● **TRY IT**: Every line from the one that contains "phylum: Chordata" to the end of the records must be restated word for word. No other line belongs in the answer.
PROVIDED INFORMATION section start
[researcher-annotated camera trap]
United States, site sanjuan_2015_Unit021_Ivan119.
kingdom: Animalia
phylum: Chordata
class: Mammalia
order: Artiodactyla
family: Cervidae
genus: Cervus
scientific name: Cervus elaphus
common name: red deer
PROVIDED INFORMATION section end
● **ANSWER SECTION**:
phylum: Chordata
class: Mammalia
order: Artiodactyla
family: Cervidae
genus: Cervus
scientific name: Cervus elaphus
common name: red deer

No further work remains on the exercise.